"I can say that love and money are what most of my querents wanted to know about... It's the shadow on every kiss and every dollar, that it might not be there tomorrow. If there's a demon lurking when you read your cards, it is inside the querent when they ask about love or money. And it is inside you too, as you read."
"I felt shallow, but I was there because my father had always said, Whatever it is you want to do, find the person who does it best, and then see if they will teach you."
"I was someone who didn't know how to find the path he was on, the one under his feet. This, it seems to me, is why we have teachers."
"You are only one of you, she said. Your unique perspective, at this time, in our age, whether it's on Tunis or the trees outside your windows, is what matters. Don't worry about being original, she said dismissively. Yes, everything's been written, but also, the thing you want to write, before you wrote it, was impossible to write. Otherwise it would already exist. Your writing it makes it possible."
"Talent isn't enough, she had told us. Writing is work. Anyone can do this, anyone can learn to do this. It's not rocket science; it's habits of mind and habits of work. I started with people much more talented than me, she said, and they're dead or in jail or not writing. The difference between me and them is that I'm writing. Talent might give you nothing. Without work, talent is only talent - promise, not product. I wanted to learn how to go from being the accident-at-the-beginning to being a writer, and I learned that from her."
"Go to the place in the bookstore where your books will go, she said. Walk right up and find your place on the shelf. Put your finger there."
"I found in it a pattern for the history of half-breeds hidden in every culture: historically, we are allowed neither the privileges of the ruling class nor the community of those who are ruled. To each side that disowns us, we represent everything the other does not have."
"He hollowed his desire to die with the knowledge that other people were dying who wanted to live, and this was the single strongest motive for his participation in direct-action AIDS activism. Being an activist meant, among other things, never being alone, and being alone was when he got in trouble. And so be made sure he was never alone."
"Finding them had made me want to live, and I did. I feel I owe them my survival. The world is not fixed, and the healing is still just part my imagining, though perhaps it is closer than it was."
"I wasn't rich in here in New York, but if I stayed at the magazine, I knew I could get by. I could afford, for example, this meal I was having. I could make my way up the New York magazine-world ladder, a thought that instantly felt hollow."

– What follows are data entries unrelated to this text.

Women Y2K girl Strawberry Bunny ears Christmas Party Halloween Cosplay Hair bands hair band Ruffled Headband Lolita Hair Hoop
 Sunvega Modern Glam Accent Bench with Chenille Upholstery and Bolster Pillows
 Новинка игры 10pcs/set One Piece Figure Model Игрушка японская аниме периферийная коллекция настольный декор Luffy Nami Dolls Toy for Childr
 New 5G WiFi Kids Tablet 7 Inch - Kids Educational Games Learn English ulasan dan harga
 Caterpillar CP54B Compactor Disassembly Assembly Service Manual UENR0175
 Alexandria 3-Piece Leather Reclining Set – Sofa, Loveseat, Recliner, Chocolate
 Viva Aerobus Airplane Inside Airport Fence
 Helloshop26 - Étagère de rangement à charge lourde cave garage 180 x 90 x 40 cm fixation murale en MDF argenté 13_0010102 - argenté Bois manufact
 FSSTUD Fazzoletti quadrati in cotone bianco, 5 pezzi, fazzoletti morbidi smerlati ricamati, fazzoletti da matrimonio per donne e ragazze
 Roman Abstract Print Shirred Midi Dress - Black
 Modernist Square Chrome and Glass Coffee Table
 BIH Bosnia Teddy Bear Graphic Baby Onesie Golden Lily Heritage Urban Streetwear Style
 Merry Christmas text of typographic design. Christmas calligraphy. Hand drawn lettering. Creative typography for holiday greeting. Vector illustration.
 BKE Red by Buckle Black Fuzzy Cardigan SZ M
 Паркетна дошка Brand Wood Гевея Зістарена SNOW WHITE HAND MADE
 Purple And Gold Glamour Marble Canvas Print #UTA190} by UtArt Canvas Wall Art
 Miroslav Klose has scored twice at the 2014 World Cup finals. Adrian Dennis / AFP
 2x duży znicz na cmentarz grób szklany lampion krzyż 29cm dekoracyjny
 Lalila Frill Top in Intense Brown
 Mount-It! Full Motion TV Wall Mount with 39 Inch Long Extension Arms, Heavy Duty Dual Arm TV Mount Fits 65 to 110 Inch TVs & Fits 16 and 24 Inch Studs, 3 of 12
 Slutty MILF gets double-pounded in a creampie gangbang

"The lesson for me at least - and I think of as the gift of the garden, learned every year I lived in that apartment: you can lose more than you thought possible and still grow back, stronger than anyone imagined."
"I think writers are often terrifying to normal people - that is, to nonwriters in a capitalism system - for this reason: there is almost nothing they will not sell in order to have the time to write. Time is our mink, our Lexus, our mansion. In a room full of writers of various kinds, time is probably the only thing that can provoke widespread envy, more than acclaim. Acclaim, which of course means access to money, which then becomes time."
"I was forever finding even the tiniest way to identify with someone to escape how empty the world seemed to be of what I was. My longstanding love for singer Roland Gift, for example, came partly from finding out he was part Chinese. The same for the model Naomi Campbell. Unspoken in all of this was that I didn't feel Korean American in a way that felt reliable. I was still discovering that this identity - any identity, really - was unreliable precisely because it was self-made."
"The difference between a historian and a poet is not a matter of using verse or prose: you might put the works of Herodotus into verse and it would be a history in verse no less than in prose. The difference is that the one relates what actually happened, and the other the kinds of events that would happen."
"It is hard to be with someone in the closet, because you are never sure which version of the person you are with - the one who is hidden or the one trying to be free."
"I loved him, in part, for what he might be someday, which is never a good way to love someone. It was in fact a way of rejecting him, a way of rejecting who he is now, and I think in some way we both knew this."
"I could see I had been very angry with her. A child's anger. The child in me had wanted her to figure out what had happened. I had hoped to avoid the humiliation of having to tell her, wanting her to guess my thoughts. The adolescent wish that the mother knows your pain without your having to describe it. But children have to learn to say they are in pain. To name it. The naming even helps heal it."
"The therapist gave me an exercise. You can't get rid of the guardians who've kept you safe until now, he said. You have to give them new jobs. The jobs they have, they've been doing since you were a child."
"You are up against what people will always call the ways of the world - and the ways of this country, which does not kill artists so much as it kills the rationale for art, in part by insisting that the artist must be a successful member of the middle class, if not a celebrity, to be a successful artist. Should you decide that writing is your way to serve your country, or to defend it, you are almost always writing about the country it could become."
"What would you read to someone who was dying? Annie Dillard had asked our class. She wanted this to be the standard for our work. There, at the memorial service for my friend, I thought of another: Dying, what stories would you tell?"
"Conservatism's oldest con is getting a voter to yell 'thief' at someone the thief chooses, the thief they voted for. And now we are in the final phase."
"Something new is made from my memories and yours as you read this. It is not my memory, not yours, and it is born and walks the bridges and roads of your mind, as long as it can. After it has left mine."